# Merging and preparation of data sets

In this Jupyter notebook we will merge and prepare all of the collected data sets. Since we are aiming to represent as many countries and parameters as we possibly can we need to create a general data set for all categories we can collect. We will then be using that data set for futher analysis and exploration.

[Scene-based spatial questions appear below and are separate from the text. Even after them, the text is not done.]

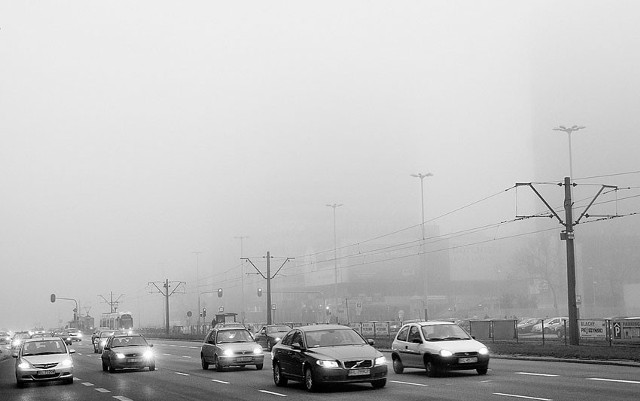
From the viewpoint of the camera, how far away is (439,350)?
24844mm

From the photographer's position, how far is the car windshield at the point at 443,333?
2552cm

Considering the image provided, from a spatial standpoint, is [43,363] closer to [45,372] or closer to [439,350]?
[45,372]

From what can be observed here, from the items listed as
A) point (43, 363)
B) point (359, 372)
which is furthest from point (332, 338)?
point (43, 363)

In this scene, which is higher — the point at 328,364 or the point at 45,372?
the point at 328,364

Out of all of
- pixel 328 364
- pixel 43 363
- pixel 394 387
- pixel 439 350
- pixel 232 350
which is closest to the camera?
pixel 328 364

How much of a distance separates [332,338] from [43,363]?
10.9 metres

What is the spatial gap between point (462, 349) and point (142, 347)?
15028mm

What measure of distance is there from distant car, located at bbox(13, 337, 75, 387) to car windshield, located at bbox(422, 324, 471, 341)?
11.4 m

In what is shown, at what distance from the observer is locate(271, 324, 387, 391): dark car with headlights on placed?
21.1m

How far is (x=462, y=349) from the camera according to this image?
81.0 ft

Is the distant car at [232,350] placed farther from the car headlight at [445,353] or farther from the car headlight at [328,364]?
the car headlight at [328,364]

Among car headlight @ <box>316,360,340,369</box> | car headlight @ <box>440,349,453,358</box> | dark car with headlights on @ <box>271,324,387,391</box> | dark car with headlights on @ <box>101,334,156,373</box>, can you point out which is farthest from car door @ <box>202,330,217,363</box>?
car headlight @ <box>316,360,340,369</box>

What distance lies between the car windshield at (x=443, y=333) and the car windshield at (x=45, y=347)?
12.1m

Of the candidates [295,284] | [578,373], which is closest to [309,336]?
[578,373]
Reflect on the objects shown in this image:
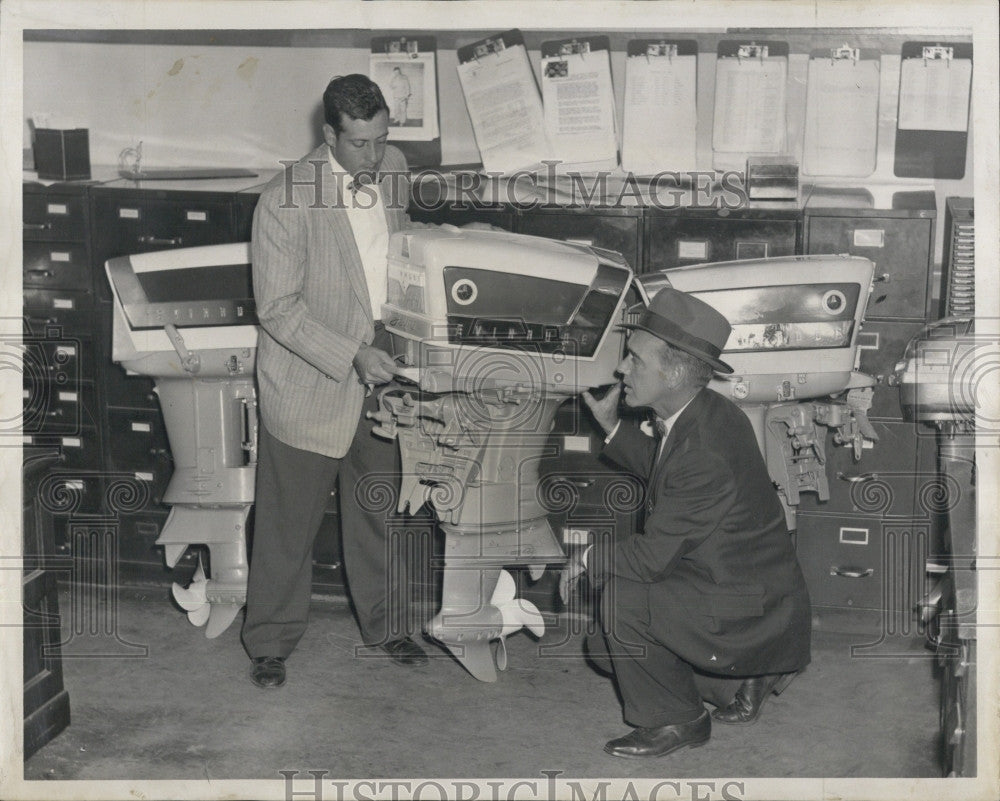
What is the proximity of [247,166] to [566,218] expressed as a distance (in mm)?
1232

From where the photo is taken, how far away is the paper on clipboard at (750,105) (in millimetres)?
4129

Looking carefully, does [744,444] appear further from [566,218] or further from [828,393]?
[566,218]

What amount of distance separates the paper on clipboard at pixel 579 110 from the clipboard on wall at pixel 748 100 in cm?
35

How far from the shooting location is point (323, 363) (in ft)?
11.1

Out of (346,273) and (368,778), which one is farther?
(346,273)

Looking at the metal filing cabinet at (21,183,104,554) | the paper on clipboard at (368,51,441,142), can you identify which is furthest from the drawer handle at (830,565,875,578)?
the metal filing cabinet at (21,183,104,554)

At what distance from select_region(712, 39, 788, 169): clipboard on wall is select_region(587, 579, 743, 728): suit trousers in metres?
1.71

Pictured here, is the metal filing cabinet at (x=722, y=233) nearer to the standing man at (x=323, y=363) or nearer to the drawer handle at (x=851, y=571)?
the standing man at (x=323, y=363)

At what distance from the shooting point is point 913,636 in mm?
3938

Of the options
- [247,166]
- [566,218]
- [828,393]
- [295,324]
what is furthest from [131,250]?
[828,393]

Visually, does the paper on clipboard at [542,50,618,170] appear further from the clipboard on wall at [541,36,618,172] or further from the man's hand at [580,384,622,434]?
the man's hand at [580,384,622,434]

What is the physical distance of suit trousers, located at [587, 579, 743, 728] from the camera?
3.11 metres

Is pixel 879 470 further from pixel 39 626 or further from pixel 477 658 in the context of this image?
pixel 39 626

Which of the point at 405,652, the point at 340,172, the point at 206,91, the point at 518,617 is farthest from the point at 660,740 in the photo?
the point at 206,91
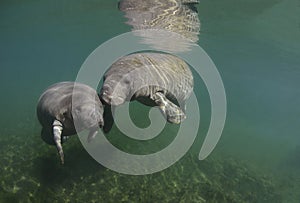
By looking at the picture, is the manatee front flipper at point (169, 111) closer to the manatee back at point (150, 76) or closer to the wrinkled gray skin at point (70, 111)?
the manatee back at point (150, 76)

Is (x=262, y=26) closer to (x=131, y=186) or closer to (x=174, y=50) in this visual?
(x=174, y=50)

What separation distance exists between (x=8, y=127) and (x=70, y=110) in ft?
39.1

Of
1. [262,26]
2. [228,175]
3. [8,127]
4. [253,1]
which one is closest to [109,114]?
[228,175]

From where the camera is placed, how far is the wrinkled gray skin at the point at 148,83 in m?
5.26

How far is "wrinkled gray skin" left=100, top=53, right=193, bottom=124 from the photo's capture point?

Parameters: <u>safety</u>, tuition, <u>groceries</u>, social & sports activities, <u>rent</u>, public transport, ratio of foreign and domestic students and health & health insurance

In [18]:
# Importing modules and libraries
import pandas as pd
import numpy as np
import math
import matplotlib.pyplot as plt
import os
import warnings
warnings.filterwarnings("ignore")

In [19]:
# Directory searching and collecting data set paths
cwd = os.getcwd()
#print(cwd)
datasets = list()
for file in os.listdir():
    if file.split('.')[1] == "csv":
        datasets.append(file)
#print(datasets)

## Loading safety index data sets

We are storing the average value of safety index for given countries in last 5 years. We will use that for the rest of the analysis and calculations. <br>
Read about safety index here: <a href="https://www.numbeo.com/crime/indices_explained.jsp">About Crime Indexes</a> or find reference in <a href="./../docs/docs.docx">UniMatch documentation.<a> 

In [20]:
# Merging and preparing safety index data sets
safetyConcat = []
years = [2020, 2021, 2022, 2023, 2024]

for file in datasets:
    if file[:14] == "crime_rankings":
        tempDF = pd.read_csv(file)
        safetyConcat.append(tempDF)

mergedDF = pd.concat(safetyConcat, ignore_index=True)
df = mergedDF.groupby("country")["safety_index"].mean().reset_index()
df.rename(columns={"safety_index": "avgSafetyIndex"},inplace = True)
#df.head()

## Loading cost of living data sets

We are merging new data set with general information about costs of living in given countries into our general data set. Out of all the indices available we are choosing: cost of living index, rent index and groceries index.<br>
Read about safety index here: <a href="https://www.numbeo.com/cost-of-living/cpi_explained.jsp">Understanding Cost of Living Indexes</a> or find reference in <a href="./../docs/docs.docx">UniMatch documentation.<a> 

In [21]:
# Merging and preparing cost of living data sets
costLiving = pd.read_csv("./cli_2024.csv")
costLiving.columns = costLiving.columns.str.lower()
#costLiving.head()
df = pd.merge(df, costLiving[["country", "cost of living index", "rent index", "groceries index"]], on="country", how ="inner")
df.head()


Unnamed: 0,country,avgSafetyIndex,cost of living index,rent index,groceries index
0,Albania,56.3,42.1,10.6,42.0
1,Algeria,47.94,28.9,3.8,36.8
2,Argentina,36.46,29.4,7.6,29.7
3,Armenia,77.72,41.0,19.0,36.0
4,Australia,55.96,70.2,33.4,77.3